The 5000 wats genset is also eco-friendly as it does not produce smoke, instead it releases steam which is released as a by-product after producing the energy.
Mwale’s innovation is complete and ready to use, however he says that currently is working on patenting it as well as finding potential investors to help in mass production project.
“Through patenting, I am looking to protect my innovation so that it should not be copied by other countries. it has always been very hard to secure patent in Malawi. For instance, other innovations that I have made before, it took me more than four to five years. And again, there are just so many stages which one has to go through. Such that it can put off investors,” he says.

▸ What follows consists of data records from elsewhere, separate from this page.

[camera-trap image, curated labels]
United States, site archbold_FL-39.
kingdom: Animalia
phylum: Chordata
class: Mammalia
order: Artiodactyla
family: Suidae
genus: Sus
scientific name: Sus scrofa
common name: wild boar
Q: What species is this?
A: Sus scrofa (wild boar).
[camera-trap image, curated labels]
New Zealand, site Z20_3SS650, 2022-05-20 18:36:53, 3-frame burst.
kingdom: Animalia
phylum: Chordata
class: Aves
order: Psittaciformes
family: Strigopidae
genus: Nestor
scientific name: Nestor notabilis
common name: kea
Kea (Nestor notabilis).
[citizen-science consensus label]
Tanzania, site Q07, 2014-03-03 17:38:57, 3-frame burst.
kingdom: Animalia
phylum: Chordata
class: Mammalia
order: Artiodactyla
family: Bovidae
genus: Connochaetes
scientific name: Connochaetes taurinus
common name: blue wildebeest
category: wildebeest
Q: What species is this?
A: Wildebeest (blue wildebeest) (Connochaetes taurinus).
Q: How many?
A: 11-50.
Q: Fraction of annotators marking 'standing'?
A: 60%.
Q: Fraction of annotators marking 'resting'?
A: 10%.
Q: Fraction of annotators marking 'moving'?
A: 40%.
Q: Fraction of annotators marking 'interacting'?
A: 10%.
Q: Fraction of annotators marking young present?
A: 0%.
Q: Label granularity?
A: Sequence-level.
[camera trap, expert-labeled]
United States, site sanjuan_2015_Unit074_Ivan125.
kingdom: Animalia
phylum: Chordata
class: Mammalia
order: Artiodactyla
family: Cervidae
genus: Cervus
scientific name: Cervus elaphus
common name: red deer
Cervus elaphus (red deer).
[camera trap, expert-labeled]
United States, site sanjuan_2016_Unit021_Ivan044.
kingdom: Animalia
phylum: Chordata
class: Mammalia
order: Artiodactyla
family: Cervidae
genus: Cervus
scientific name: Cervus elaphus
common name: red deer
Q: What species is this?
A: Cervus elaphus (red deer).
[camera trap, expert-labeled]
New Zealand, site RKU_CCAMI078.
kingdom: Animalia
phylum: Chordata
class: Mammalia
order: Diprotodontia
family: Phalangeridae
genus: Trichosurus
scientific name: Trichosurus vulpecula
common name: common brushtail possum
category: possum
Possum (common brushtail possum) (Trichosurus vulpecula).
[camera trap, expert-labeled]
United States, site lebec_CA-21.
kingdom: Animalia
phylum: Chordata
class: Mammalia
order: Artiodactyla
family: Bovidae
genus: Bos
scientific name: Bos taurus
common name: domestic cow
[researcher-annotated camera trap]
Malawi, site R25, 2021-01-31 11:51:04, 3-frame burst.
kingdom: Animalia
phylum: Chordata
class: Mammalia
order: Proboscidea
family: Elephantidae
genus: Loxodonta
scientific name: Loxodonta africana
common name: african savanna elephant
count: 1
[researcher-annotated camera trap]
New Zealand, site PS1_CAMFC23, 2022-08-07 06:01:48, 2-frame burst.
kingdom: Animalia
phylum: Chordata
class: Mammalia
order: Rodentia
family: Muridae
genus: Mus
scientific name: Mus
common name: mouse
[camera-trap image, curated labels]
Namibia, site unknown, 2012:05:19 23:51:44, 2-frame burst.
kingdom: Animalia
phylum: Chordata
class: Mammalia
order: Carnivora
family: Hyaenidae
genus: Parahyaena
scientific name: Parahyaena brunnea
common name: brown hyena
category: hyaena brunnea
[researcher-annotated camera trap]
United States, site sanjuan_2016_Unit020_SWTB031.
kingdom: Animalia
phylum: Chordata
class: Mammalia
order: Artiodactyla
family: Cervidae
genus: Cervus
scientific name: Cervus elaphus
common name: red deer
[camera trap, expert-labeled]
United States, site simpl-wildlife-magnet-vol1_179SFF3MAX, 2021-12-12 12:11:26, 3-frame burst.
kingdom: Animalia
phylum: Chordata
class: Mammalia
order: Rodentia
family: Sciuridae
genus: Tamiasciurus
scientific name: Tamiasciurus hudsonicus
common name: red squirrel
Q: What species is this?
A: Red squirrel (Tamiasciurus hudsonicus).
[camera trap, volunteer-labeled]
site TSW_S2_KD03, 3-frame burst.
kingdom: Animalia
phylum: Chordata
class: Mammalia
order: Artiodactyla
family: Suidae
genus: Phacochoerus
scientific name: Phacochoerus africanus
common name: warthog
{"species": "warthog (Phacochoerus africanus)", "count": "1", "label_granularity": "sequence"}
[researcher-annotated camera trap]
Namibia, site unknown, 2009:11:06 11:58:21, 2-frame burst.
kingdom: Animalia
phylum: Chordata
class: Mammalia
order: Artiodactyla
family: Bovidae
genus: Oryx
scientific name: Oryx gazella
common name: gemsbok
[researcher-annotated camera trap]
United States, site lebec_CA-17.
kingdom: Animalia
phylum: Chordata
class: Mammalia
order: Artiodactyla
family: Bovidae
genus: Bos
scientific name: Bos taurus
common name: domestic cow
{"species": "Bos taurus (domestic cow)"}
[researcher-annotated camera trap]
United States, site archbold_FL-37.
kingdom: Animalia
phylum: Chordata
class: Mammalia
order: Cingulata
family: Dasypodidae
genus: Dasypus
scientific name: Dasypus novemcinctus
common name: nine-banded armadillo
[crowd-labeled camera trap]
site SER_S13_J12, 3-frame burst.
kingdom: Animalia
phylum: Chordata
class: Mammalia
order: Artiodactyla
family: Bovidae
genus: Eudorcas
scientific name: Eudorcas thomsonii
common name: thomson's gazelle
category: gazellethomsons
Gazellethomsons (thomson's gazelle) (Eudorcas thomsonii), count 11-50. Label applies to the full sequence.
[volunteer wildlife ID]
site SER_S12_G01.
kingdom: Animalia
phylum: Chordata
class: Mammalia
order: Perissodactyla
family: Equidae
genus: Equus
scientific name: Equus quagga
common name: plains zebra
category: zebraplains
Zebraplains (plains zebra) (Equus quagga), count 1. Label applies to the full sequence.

Mwale added: “Nonetheless, I am happy that government and its partners like the UNDP have started showing interest in people like us (innovators). For instance, it is for the first time that the government has invited so many innovators in one place and tell us about the importance of intellectual rights. I am hopeful that government this government will help us.”
What’s government’s role?
In every country innovators are protected by the state. The state puts in place mechanisms to ensure that innovation is encouraged and intellectual property rights are guaranteed. In Malawi, two years ago, the government launched the national intellectual property policy which is being implemented by the office of the registrar general.
But innovators like Zack Mwale says that there is too much bureaucracy, citing that it takes more than five years for innovators to secure patents.
Registrar Chikumbutso Namelo acknowledges that his office has not done enough.
“One of the interventions that government is doing, is to make our office autonomous. We do realize that we can do more. We are not out there because of the challenges that are there, of how we are operating with the current structure. We believe that we are not being proactive enough in promoting intellectual properties and also ensure that young innovators know what intellectual property is and how they can acquire intellectual property protection and how beyond protection they can commercialize their innovation.
“Those are some of the challenges, but the good thing is that there is a solution to that, that government wants to make our department autonomous so that we can be more active in granting intellectual rights.
We want to transform the department of the registrar general to be a statutory organization (intellectual property office). We are already working on a bill (companies and intellectual properties bill) which is at the principal secretary committee then it will go through the cabinet committee. Once the bill is tabled and passed it means that our office will not focus on registering political parties which is not our core mandate,” he explains.
Potential benefits of innovation to Malawi’s economy
Young Innovators like 23-year-old Angella Banda and 28-year-old Zack Mwale believe that the reforms which the office of the registrar general will represent a new beginning for Malawi in promoting innovation.
If the office of the registrar general will indeed become autonomous, perhaps this will make the office more proactive in promoting intellectual rights. In the end, Zack is looking forward to seeing applications for intellectual rights being processed with speed.
Banda wants her innovation to improve a number of sectors such as education (where people in rural areas fail to study at night because of lack of access to electricity), health (where hospitals spend huge sums of money an average of 300 000 Kwacha per hospital on buying fuel for backup power.
She wants to bring to an end tendency of some hospitals in Malawi
which demand expectant mothers to bring candles or torches during delivery.
Mwale believes that his genset innovation can revolutionalise the agriculture sector, being cost effective, running on water as fuel to spar irrigation in the country.